Tarea asignada 1: Indica si cada afirmación concuerda con el texto sobre el conflicto de poderes: (a) el Decreto Supremo 4301 fija el monto del crédito que se tramitará ante el BCB; (b) la Asamblea Legislativa está controlada por el MAS; (c) los parlamentarios aceptaron la convocatoria al diálogo del gobierno. Responde sí o no y cita entre comillas, tal como figuran, las palabras del texto que lo deciden.
Tarea asignada 2: Devuelve sin cambios el fragmento del texto sobre el conflicto de poderes que se abre con las palabras que contienen «El gobierno de» y se cierra con «sin especificar monto.».

Texto de lectura:
****************************************

¿Otro conflicto de Poderes?

Un nuevo conflicto de poderes está en ciernes entre el Órgano Ejecutivo y la Asamblea Legislativa, por la declaratoria de estado de «calamidad pública» que determinó el gobierno, para atender requerimientos de urgencia provenientes de la pandemia y su secuela económica y como alternativa frente al bloqueo que efectuó el MAS en el parlamento para impedir la utilización de créditos internacionales.

Hubo dos llamados previos del gobierno al Congreso para un diálogo que permitiese encontrar una salida a la emergencia nacional, pero los parlamentarios prefirieron ignorar la convocatoria.

El gobierno de transición, frente a esa actitud negativa, promulgó el Decreto Supremo 4301, que declara estado de «calamidad pública en todo el territorio del Estado Plurinacional de Bolivia, para la atención de necesidades impostergables de carácter económico ocasionadas por los efectos negativos del coronavirus». También determina que el Ministerio de Economía y Finanzas Públicas tramitará ante el Banco Central de Bolivia (BCB) la concesión de un crédito en favor del Tesoro General de la Nación, sin especificar monto.

En la Asamblea Legislativa, controlada por el MAS, interpretan que este decreto está inmerso en los alcances de la Ley de Estados de Excepción. Pero el gobierno apela a la Constitución Política del Estado (CPE), que permite al Ejecutivo «decretar pagos no autorizados por la Ley del presupuesto, únicamente para atender necesidades impostergables derivadas de calamidades públicas».

La Ley 1670 de 1995, también permite al Banco Central de Bolivia otorgar extraordinariamente crédito al sector público para «atender necesidades impostergables derivadas de calamidades públicas, declaradas mediante un Decreto Supremo».

Según el gobierno, en la Asamblea Legislativa se encuentran paralizados créditos por más de mil millones de dólares. Solamente se aprobó un crédito por $us. 73,4 millones para la atención del COVID-19. Ahora el MAS pretende utilizar la Ley que regula los estados de excepción para mantener el bloqueo. Recordemos que la ALP aprobó el 17 de junio pasado la Ley que regula los Estados de Excepción, con el establece frenos a las actuaciones del gobierno, las Fuerzas Armadas y la Policía.

De acuerdo a la norma, el estado de excepción «es la respuesta a una situación de grave amenaza que pone en peligro real y excepcional los derechos y garantías de la población, la seguridad o el funcionamiento del Estado, que no pueden ser superados con las facultades ordinarias».

****************************************

Entradas de datos recopilados

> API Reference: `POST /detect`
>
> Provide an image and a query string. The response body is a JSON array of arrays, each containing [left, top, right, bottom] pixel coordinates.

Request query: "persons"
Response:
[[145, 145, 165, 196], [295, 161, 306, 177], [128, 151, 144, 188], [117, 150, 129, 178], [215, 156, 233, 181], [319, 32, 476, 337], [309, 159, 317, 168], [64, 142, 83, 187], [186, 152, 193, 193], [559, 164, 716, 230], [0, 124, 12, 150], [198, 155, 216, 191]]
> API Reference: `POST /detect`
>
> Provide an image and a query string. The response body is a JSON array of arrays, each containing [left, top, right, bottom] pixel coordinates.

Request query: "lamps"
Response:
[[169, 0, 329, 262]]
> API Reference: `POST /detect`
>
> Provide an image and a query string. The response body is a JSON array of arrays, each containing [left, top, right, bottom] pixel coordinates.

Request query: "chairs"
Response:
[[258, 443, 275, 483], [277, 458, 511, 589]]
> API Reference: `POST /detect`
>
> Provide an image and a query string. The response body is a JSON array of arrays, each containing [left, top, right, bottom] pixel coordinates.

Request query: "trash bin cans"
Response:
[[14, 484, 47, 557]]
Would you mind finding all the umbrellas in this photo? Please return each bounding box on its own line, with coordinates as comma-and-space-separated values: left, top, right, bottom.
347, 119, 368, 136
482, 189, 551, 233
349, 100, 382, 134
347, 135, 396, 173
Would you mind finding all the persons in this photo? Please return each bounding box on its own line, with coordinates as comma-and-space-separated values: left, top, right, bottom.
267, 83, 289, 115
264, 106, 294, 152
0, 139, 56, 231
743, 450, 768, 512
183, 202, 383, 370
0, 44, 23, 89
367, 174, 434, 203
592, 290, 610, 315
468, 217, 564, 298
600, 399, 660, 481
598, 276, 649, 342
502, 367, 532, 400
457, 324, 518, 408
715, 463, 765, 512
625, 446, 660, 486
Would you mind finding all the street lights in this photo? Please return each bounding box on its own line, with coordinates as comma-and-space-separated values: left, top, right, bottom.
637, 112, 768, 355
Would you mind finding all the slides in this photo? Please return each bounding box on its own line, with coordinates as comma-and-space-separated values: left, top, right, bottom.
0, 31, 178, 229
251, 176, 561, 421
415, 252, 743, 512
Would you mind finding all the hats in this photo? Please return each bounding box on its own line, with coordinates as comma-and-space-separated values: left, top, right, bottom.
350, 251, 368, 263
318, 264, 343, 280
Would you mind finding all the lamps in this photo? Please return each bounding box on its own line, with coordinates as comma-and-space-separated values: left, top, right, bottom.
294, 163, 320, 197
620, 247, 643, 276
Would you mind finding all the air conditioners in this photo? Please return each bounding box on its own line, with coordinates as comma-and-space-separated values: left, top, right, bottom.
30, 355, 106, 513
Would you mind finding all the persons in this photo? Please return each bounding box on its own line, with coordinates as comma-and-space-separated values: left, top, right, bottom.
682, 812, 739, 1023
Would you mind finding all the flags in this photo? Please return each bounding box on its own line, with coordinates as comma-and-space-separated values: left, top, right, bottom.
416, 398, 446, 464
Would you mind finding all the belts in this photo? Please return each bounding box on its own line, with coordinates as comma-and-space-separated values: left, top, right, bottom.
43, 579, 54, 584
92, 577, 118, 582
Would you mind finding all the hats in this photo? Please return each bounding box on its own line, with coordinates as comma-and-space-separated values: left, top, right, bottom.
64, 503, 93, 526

****************************************

Respuesta escrita 1:
(a) No: «sin especificar monto».
(b) Sí: «En la Asamblea Legislativa, controlada por el MAS».
(c) No: «los parlamentarios prefirieron ignorar la convocatoria».

Respuesta escrita 2:
El gobierno de transición, frente a esa actitud negativa, promulgó el Decreto Supremo 4301, que declara estado de «calamidad pública en todo el territorio del Estado Plurinacional de Bolivia, para la atención de necesidades impostergables de carácter económico ocasionadas por los efectos negativos del coronavirus». También determina que el Ministerio de Economía y Finanzas Públicas tramitará ante el Banco Central de Bolivia (BCB) la concesión de un crédito en favor del Tesoro General de la Nación, sin especificar monto.